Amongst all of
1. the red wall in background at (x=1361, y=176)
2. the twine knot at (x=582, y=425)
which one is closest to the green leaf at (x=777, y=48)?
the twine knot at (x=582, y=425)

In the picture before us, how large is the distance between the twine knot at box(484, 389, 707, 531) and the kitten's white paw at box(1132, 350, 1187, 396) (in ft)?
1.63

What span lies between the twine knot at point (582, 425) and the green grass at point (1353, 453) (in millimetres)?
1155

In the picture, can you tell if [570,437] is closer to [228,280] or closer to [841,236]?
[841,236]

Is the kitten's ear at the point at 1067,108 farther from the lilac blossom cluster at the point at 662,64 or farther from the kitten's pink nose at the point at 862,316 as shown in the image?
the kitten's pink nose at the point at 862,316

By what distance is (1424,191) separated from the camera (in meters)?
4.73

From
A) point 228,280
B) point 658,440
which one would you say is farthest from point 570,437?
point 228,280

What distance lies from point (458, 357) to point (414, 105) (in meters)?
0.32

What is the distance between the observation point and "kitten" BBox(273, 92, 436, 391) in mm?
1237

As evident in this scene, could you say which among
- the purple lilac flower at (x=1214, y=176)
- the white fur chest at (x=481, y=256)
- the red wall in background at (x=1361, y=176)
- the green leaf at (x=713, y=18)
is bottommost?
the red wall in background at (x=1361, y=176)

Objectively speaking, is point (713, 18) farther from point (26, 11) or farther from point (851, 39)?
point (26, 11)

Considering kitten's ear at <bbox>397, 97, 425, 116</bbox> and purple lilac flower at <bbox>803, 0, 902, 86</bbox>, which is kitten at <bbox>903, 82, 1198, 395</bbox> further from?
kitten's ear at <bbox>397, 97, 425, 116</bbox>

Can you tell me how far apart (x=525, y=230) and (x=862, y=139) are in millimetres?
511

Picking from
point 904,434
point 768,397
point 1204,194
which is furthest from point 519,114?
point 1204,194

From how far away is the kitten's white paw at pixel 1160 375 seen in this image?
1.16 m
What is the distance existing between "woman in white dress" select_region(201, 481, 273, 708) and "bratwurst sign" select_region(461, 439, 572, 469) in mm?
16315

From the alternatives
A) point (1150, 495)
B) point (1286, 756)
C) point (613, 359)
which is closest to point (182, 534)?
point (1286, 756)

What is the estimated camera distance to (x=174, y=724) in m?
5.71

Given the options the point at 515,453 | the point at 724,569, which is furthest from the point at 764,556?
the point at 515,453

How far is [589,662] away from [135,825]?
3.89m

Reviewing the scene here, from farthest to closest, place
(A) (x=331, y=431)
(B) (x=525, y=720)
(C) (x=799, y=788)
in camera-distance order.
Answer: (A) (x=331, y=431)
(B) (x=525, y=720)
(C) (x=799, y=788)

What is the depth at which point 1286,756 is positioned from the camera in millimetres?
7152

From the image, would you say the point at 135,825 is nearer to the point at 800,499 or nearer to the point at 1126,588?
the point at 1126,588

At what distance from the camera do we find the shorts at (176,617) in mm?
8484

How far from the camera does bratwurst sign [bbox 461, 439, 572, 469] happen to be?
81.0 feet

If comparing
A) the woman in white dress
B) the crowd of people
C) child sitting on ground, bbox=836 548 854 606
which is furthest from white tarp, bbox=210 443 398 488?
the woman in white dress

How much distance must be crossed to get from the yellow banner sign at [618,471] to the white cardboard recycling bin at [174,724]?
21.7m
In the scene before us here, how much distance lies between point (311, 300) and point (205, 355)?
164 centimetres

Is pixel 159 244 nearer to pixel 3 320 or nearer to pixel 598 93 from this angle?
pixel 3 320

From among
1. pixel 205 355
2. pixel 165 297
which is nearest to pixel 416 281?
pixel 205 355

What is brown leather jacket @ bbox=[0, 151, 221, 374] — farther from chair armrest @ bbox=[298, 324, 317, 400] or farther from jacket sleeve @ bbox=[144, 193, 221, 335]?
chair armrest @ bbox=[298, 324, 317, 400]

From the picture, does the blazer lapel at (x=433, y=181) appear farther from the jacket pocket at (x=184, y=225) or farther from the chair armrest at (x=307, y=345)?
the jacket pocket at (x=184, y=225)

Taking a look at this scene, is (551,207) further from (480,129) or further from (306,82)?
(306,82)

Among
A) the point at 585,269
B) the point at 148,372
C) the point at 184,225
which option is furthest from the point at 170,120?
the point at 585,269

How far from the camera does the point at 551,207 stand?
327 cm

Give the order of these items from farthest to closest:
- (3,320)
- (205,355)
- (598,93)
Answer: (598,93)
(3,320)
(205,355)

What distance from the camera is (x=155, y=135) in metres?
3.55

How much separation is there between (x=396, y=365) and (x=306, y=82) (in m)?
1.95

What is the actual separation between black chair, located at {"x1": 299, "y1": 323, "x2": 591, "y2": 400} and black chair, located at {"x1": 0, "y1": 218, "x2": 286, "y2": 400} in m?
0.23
· · · · ·
Stated task
Return all the data above once more, precisely as given.

Response to the exercise
Amongst all of
1. the red wall in background at (x=1361, y=176)
2. the twine knot at (x=582, y=425)
which one is closest to the green leaf at (x=777, y=48)?
the twine knot at (x=582, y=425)

In the picture before us, how large is the distance between the twine knot at box(484, 389, 707, 531) and the kitten's white paw at box(1132, 350, 1187, 396) (in ft)?
1.63

What span lies between the twine knot at point (582, 425) and the green grass at point (1353, 453) (in millimetres)?
1155

In the picture, can you tell if [570,437] is closer to [228,280] or closer to [841,236]?
[841,236]

Is the kitten's ear at the point at 1067,108 farther from the lilac blossom cluster at the point at 662,64 or farther from the kitten's pink nose at the point at 862,316 as shown in the image?
the kitten's pink nose at the point at 862,316

By what distance is (1424,191) separated from the camera (in meters)?
4.73

From
A) point 228,280
B) point 658,440
which one would you say is farthest from point 570,437?
point 228,280

What distance lies from point (458, 357) to point (414, 105) (in meters)?
0.32

What is the distance between the observation point and "kitten" BBox(273, 92, 436, 391) in mm?
1237

As evident in this scene, could you say which among
- the purple lilac flower at (x=1214, y=176)
- the white fur chest at (x=481, y=256)
- the red wall in background at (x=1361, y=176)
- the green leaf at (x=713, y=18)
is bottommost?
the red wall in background at (x=1361, y=176)

Objectively speaking, is point (713, 18) farther from point (26, 11) or farther from point (851, 39)?
point (26, 11)

Considering kitten's ear at <bbox>397, 97, 425, 116</bbox> and purple lilac flower at <bbox>803, 0, 902, 86</bbox>, which is kitten at <bbox>903, 82, 1198, 395</bbox> further from?
kitten's ear at <bbox>397, 97, 425, 116</bbox>

Can you tell me how far apart (x=525, y=230) and (x=862, y=139) are in millimetres?
511

Picking from
point 904,434
point 768,397
point 1204,194
which is furthest from point 519,114?
point 1204,194

From how far away is the kitten's white paw at pixel 1160 375 seen in this image?
1.16 m
What is the distance existing between "woman in white dress" select_region(201, 481, 273, 708) and "bratwurst sign" select_region(461, 439, 572, 469) in mm?
16315

From the alternatives
A) point (1150, 495)
B) point (1286, 756)
C) point (613, 359)
which is closest to point (182, 534)?
point (1286, 756)

What is the estimated camera distance to (x=174, y=724) in m?
5.71

Given the options the point at 515,453 | the point at 724,569, which is furthest from the point at 764,556?
the point at 515,453

How far is [589,662] away from [135,825]?
3.89m

Reviewing the scene here, from farthest to closest, place
(A) (x=331, y=431)
(B) (x=525, y=720)
(C) (x=799, y=788)
in camera-distance order.
Answer: (A) (x=331, y=431)
(B) (x=525, y=720)
(C) (x=799, y=788)

What is the depth at which point 1286,756 is positioned from the camera in millimetres?
7152

From the image, would you say the point at 135,825 is nearer to the point at 800,499 or nearer to the point at 1126,588?
the point at 1126,588

At what distance from the camera do we find the shorts at (176,617) in mm?
8484

How far from the camera does bratwurst sign [bbox 461, 439, 572, 469] happen to be?
81.0 feet

If comparing
A) the woman in white dress
B) the crowd of people
C) child sitting on ground, bbox=836 548 854 606
which is furthest from white tarp, bbox=210 443 398 488?
the woman in white dress

How much distance must be crossed to get from the yellow banner sign at [618,471] to the white cardboard recycling bin at [174,724]?
21.7m
In the scene before us here, how much distance lies between point (311, 300) and point (205, 355)?
164 centimetres

Is pixel 159 244 nearer to pixel 3 320 or nearer to pixel 598 93 from this angle?
pixel 3 320

From among
1. pixel 205 355
2. pixel 165 297
which is nearest to pixel 416 281?
pixel 205 355

What is brown leather jacket @ bbox=[0, 151, 221, 374] — farther from chair armrest @ bbox=[298, 324, 317, 400] or farther from jacket sleeve @ bbox=[144, 193, 221, 335]?
chair armrest @ bbox=[298, 324, 317, 400]

From the picture, does the blazer lapel at (x=433, y=181) appear farther from the jacket pocket at (x=184, y=225) or farther from the chair armrest at (x=307, y=345)?
the jacket pocket at (x=184, y=225)

Taking a look at this scene, is (551,207) further from (480,129) or further from (306,82)?
(306,82)

Among
A) the point at 585,269
B) the point at 148,372
C) the point at 184,225
which option is furthest from the point at 170,120?
the point at 585,269

How far from the camera does the point at 551,207 stand?
327 cm

Give the order of these items from farthest to closest:
- (3,320)
- (205,355)
- (598,93)
Answer: (598,93)
(3,320)
(205,355)

What distance from the camera is (x=155, y=135) in metres?
3.55

How much separation is there between (x=396, y=365) and (x=306, y=82) (in m)?
1.95

What is the actual separation between black chair, located at {"x1": 299, "y1": 323, "x2": 591, "y2": 400} and black chair, located at {"x1": 0, "y1": 218, "x2": 286, "y2": 400} in m?
0.23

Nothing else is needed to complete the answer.